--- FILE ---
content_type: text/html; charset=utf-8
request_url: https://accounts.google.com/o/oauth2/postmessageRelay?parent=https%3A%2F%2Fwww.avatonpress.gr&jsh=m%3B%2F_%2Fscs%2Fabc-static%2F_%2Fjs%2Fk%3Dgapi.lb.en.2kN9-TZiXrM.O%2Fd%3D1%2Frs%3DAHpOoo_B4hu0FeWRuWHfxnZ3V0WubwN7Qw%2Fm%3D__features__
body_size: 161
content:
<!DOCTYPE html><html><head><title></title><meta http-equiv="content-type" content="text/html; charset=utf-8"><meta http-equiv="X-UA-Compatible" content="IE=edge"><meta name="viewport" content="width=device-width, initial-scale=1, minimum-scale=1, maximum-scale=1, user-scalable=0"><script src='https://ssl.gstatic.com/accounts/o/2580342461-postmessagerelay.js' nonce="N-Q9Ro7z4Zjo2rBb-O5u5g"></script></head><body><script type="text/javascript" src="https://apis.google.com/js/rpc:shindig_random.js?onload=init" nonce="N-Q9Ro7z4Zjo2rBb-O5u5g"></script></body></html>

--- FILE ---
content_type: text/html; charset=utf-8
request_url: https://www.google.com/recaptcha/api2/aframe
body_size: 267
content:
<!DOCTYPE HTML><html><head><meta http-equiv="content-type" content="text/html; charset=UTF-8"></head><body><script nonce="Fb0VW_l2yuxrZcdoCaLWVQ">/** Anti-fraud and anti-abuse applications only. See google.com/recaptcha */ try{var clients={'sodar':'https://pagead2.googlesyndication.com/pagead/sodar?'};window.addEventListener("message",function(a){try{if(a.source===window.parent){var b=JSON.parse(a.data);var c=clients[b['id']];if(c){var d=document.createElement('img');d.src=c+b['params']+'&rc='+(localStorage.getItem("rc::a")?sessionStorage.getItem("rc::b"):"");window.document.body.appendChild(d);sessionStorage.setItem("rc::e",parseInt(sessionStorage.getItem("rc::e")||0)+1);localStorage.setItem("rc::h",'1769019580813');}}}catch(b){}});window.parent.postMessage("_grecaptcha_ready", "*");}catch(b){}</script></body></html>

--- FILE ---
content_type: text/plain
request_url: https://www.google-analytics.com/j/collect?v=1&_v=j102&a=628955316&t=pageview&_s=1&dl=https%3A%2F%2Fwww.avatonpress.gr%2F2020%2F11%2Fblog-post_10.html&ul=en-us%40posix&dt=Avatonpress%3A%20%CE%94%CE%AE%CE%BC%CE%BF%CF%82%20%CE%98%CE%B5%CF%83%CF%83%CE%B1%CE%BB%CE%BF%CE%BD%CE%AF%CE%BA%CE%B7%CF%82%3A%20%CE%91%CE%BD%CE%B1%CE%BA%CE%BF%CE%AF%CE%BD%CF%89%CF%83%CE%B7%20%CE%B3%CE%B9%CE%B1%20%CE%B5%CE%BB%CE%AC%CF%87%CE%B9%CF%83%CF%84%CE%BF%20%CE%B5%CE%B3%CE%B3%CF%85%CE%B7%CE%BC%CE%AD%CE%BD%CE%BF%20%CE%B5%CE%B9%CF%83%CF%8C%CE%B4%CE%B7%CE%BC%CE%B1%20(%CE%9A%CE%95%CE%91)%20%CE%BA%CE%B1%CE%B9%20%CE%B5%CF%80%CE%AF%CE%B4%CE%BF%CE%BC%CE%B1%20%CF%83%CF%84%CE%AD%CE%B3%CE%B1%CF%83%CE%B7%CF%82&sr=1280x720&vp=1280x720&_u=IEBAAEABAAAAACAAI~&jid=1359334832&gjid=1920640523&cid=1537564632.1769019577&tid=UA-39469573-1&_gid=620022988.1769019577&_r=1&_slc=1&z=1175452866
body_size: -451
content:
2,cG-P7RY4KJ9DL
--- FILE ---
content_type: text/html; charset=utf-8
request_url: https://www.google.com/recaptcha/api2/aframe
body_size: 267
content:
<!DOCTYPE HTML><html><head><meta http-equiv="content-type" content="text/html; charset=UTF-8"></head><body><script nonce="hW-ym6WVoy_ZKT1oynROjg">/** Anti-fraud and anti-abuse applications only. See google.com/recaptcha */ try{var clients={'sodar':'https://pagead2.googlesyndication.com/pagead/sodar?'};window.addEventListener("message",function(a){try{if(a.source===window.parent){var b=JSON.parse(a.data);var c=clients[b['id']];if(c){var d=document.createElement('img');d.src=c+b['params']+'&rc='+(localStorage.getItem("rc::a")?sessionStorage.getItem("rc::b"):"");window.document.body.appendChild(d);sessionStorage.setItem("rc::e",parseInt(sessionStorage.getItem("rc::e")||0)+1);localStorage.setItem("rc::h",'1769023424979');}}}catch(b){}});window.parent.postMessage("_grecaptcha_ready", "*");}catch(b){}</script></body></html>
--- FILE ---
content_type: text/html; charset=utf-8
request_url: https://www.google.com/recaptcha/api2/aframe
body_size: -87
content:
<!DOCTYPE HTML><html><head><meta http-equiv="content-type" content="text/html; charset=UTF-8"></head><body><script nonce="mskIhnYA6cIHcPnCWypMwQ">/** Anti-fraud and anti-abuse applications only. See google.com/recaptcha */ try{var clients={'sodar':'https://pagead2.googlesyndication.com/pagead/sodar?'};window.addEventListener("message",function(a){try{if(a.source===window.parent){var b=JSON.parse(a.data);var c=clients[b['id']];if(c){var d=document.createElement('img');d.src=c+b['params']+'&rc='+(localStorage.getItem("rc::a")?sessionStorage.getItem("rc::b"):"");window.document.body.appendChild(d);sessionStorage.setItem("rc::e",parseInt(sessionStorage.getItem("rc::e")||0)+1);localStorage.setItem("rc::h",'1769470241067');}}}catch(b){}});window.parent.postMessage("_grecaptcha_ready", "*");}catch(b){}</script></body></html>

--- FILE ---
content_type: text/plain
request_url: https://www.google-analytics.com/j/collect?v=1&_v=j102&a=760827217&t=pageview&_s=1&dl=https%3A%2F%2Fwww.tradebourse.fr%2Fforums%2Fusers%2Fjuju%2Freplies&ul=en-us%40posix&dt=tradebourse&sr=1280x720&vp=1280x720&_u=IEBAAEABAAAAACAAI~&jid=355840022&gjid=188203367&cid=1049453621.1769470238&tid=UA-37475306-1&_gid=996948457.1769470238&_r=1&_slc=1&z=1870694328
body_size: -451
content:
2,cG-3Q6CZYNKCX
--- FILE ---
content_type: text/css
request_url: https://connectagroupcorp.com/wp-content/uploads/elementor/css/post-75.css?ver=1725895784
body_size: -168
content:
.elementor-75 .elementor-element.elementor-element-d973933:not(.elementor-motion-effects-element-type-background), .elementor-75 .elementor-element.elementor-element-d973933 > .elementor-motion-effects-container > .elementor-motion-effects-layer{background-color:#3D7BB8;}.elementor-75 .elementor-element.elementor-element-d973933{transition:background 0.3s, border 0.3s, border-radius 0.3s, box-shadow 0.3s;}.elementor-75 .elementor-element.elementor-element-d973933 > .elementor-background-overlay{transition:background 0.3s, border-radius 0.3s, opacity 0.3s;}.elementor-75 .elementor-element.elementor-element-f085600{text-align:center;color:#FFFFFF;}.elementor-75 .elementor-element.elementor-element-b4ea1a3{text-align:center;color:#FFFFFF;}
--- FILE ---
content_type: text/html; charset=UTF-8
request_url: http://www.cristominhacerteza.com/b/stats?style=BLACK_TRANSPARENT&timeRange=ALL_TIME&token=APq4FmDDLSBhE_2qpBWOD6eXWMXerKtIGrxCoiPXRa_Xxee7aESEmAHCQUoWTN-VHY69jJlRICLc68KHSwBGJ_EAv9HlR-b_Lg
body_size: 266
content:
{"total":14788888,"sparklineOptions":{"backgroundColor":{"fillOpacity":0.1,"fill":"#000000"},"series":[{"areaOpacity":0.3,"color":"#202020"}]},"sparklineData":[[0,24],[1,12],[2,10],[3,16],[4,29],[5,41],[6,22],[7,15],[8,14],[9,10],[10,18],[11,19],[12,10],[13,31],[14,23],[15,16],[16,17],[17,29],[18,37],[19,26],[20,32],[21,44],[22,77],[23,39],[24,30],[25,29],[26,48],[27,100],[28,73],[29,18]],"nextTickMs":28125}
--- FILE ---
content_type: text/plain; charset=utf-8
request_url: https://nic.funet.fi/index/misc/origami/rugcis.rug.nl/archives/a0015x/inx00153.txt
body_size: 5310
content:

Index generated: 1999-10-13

########################################

Go through the entries above and copy each line with "elementor" in it.

request_url: https://connectagroupcorp.com/wp-content/uploads/elementor/css/post-75.css?ver=1725895784
.elementor-75 .elementor-element.elementor-element-d973933:not(.elementor-motion-effects-element-type-background), .elementor-75 .elementor-element.elementor-element-d973933 > .elementor-motion-effects-container > .elementor-motion-effects-layer{background-color:#3D7BB8;}.elementor-75 .elementor-element.elementor-element-d973933{transition:background 0.3s, border 0.3s, border-radius 0.3s, box-shadow 0.3s;}.elementor-75 .elementor-element.elementor-element-d973933 > .elementor-background-overlay{transition:background 0.3s, border-radius 0.3s, opacity 0.3s;}.elementor-75 .elementor-element.elementor-element-f085600{text-align:center;color:#FFFFFF;}.elementor-75 .elementor-element.elementor-element-b4ea1a3{text-align:center;color:#FFFFFF;}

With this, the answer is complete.